Soccer - 2006 FIFA World Cup Germany - Quarter Final - Brazil v France - Commerzbank Arena

Eu, como qualquer brasileiro, quis participar da festa que foi a Copa do Mundo. Senti imensa vontade de comentar com todos os amigos sobre os jogos, os lances, as jogadas… mas de futebol o que entendia? Nada. O ponto é que isso para mim nunca foi problema, bastaria um pouco de pesquisa e leitura e já estaria apta a dar o meu palpite em tudo como sempre faço. O que não podia era ficar de fora da brincadeira de jeito maneira.
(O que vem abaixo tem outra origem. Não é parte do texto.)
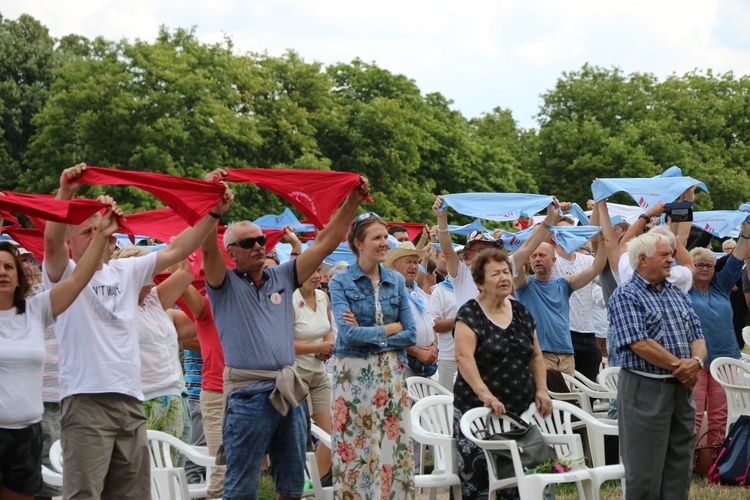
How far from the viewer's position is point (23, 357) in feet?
17.1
A primeira grande surpresa foi ver que Casagrande estava vivo. Eu jurava que ele já havia passado para o meta Universo. Depois, a dificuldade foi decorar os nomes dos jogadores. Dependendo da seleção dava para me referir aos meninos de alguma forma. A da Inglaterra por exemplo, era composta por Gato, Cheiroso, Príncipe, Passo, Lindo, Nada Demais, Modelo, Vem pra Madureira, CasaComidaeRoupaLavada. Outra coisa que me assustou, a despeito de tanto ter estudado sobre o assunto, foi com a cara do David Luiz ao comemorar um Gol.
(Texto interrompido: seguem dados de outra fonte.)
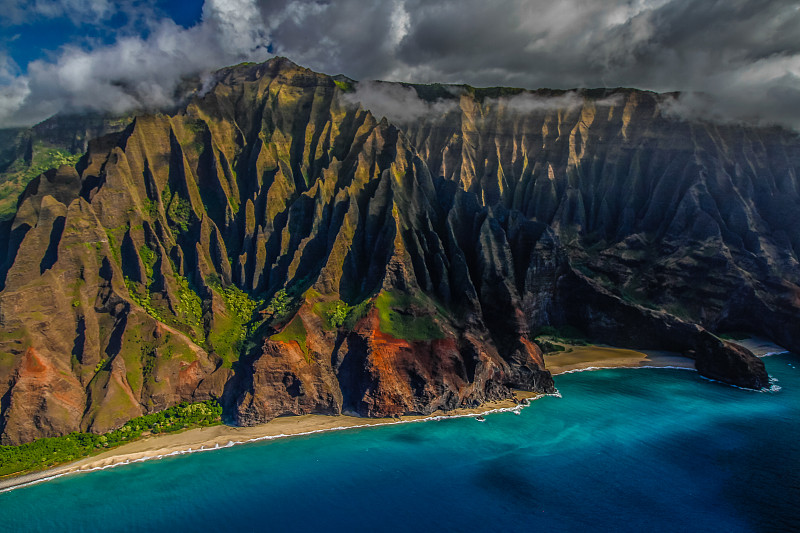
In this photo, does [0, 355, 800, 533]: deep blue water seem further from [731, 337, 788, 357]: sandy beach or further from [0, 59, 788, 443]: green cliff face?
[731, 337, 788, 357]: sandy beach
(Em tempo: David Luiz Elika Elika David Luiz muito prazer o prazer é meu.)

david luiz-horz

O que era aquilo? Eu só fico assim quando tomo dez litros de café e vinte de guaraná em pó, acabo de corrigir todas as provas, digito a senha do cartão e depois de segundos leio transação aprovada, quando quero e consigo matar um de susto, acerto uma bolinha de papel no cesto de lixo e  quando vai ter pudim de sobremesa. Por um gol? Não sabia que era a mesma emoção.
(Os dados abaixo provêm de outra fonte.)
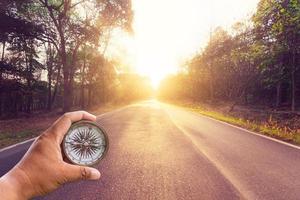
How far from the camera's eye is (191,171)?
20.1ft

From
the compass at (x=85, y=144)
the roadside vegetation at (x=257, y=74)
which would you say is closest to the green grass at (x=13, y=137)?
the compass at (x=85, y=144)

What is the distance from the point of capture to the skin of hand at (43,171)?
1568 mm

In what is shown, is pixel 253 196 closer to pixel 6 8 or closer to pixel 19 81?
pixel 6 8

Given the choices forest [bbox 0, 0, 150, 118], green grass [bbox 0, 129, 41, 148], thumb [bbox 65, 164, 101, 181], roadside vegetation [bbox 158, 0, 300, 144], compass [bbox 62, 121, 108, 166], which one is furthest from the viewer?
forest [bbox 0, 0, 150, 118]

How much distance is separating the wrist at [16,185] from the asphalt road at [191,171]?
10.0ft

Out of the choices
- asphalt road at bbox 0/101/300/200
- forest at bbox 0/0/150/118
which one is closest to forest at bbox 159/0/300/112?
asphalt road at bbox 0/101/300/200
Mas aí depois veio o inacredítável 7×1. Nesse momento, eu me senti à vontade para comentar. Ninguém nunca tinha visto nada daquilo, havia gente culpando o PT, … enfim, o que eu falasse entraria bem na conversa. Mas para não fazer feio, apelei para a física e falei algo sobre falta de entrelaçamento quântico entre os jogadores que foi tão bem aceita quanto as teorias da conspiração que já estavam circulando. Questionei o spin da bola e a indutância da taça. Agi naturalmente e consegui interagir bem. Mas o meu lado mãe foi mais forte e os meus comentários foram no sentido de demonstrar preocupação com os meninos. Primeiramente, com a coluna do Neymar. Segundamente, eu fiquei me lembrando recorrentemente da entrevista que Júlio Cesar deu depois do jogo com o Chile no qual ele defendeu uns pênaltis dizendo que ficou 4 anos traumatizado e que iria lavar a honra dele nessa Copa e bababa bububu. Tive vontade de indicar alguns bons terapeutas e sugerir uma lobotomia para que o coitadinho ficasse bem. Por fim, sofri mesmo ao ver o David Luiz (que até então não sabia se ele jogava no Rio ou em São Paulo) dizer que queria nos trazer alegria.

DL

Na disputa do terceiro lugar, estava segura. Sabia o nome de quase todos os jogadores. Mas quando a câmera passou pelos rostos dos nossos guerreiros, enquanto o hino era cantado, desesperei-me. Crente que ia abafar e Felipão havia trocado o time inteiro! Fala sério. E nem vamos falar que eu jurava que aquele tal de Robben era o Zidane. Estava com o mó medo dele dar cabeçada nos nossos meninos. Foi brabo viu. Mó vexame. Daí, veio Alemanha e Argentina e, como diria Drummond, foi-se a copa? Não faz mal. Adeus chutes e sistemas. A gente pode, afinal, cuidar de nossos problemas.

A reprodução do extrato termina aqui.